Rewrite the items from the line containing "Which of the" through the end of the items, inclusive, as a two-column CSV with the headers "text" and "answer". Give one row per item, with each field quoted and any line breaks replaced by spaces.
== Input data ==
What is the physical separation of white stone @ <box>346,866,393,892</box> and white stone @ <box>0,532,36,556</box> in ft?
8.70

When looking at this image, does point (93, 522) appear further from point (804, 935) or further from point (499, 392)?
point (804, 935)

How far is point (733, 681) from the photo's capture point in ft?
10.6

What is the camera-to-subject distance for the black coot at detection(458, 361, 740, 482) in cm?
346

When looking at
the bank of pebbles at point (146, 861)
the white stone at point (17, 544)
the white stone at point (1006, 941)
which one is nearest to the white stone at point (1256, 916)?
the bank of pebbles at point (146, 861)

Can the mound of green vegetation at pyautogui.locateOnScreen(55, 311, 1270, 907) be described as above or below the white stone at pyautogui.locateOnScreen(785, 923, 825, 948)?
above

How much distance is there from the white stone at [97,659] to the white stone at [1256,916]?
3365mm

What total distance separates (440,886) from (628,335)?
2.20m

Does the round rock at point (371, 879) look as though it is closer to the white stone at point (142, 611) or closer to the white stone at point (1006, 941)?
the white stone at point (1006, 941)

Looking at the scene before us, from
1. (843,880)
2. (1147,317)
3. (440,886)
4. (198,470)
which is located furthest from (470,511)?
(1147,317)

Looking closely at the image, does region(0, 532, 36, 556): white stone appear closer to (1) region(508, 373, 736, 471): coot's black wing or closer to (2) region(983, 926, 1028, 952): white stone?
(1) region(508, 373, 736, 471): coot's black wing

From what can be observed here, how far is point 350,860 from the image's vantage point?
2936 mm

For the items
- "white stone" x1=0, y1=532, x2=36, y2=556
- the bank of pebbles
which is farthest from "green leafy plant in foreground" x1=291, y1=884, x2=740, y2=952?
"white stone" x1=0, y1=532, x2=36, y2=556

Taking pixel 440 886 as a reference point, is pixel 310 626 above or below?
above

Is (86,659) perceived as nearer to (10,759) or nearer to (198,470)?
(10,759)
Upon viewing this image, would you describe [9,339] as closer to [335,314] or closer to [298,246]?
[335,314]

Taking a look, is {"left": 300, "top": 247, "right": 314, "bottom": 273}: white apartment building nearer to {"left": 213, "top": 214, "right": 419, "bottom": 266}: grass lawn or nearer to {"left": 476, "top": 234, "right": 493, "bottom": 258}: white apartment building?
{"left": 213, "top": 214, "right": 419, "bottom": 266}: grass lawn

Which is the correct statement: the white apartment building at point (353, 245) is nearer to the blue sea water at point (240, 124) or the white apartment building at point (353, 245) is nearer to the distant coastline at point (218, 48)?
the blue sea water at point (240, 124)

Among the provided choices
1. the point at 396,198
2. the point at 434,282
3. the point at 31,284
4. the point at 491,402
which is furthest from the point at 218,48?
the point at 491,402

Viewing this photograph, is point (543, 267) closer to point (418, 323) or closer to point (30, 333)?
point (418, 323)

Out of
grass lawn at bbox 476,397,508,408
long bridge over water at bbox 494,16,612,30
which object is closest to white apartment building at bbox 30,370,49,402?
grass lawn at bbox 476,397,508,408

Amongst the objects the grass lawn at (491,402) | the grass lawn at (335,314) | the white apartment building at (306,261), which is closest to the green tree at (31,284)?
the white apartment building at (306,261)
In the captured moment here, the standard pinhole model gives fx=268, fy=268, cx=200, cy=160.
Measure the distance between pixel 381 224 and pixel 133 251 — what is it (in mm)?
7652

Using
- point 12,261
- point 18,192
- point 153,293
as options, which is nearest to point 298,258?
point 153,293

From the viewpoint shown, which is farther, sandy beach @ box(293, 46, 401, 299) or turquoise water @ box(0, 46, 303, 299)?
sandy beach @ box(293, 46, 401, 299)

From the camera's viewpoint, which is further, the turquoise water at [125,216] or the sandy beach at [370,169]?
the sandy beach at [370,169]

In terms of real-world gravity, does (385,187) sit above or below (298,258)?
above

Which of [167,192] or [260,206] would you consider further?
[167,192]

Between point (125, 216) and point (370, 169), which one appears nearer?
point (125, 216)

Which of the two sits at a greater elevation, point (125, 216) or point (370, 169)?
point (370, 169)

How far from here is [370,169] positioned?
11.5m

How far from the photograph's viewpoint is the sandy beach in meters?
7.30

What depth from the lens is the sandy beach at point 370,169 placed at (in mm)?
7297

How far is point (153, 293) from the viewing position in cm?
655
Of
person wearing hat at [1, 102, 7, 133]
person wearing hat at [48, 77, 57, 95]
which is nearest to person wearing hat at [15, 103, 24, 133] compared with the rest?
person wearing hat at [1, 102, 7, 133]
===
Expected answer »
text,answer
"Which of the two sits at a greater elevation, point (125, 216) or point (370, 169)?","point (370, 169)"
"How far from here is [370,169] positioned?","11.5m"
"How far from the photograph's viewpoint is the sandy beach in meters?","7.30"
"What depth from the lens is the sandy beach at point 370,169 placed at (in mm)?","7297"
"How far is point (153, 293) from the viewing position in cm?","655"
"Of person wearing hat at [1, 102, 7, 133] person wearing hat at [48, 77, 57, 95] which is nearest to person wearing hat at [15, 103, 24, 133] compared with the rest?","person wearing hat at [1, 102, 7, 133]"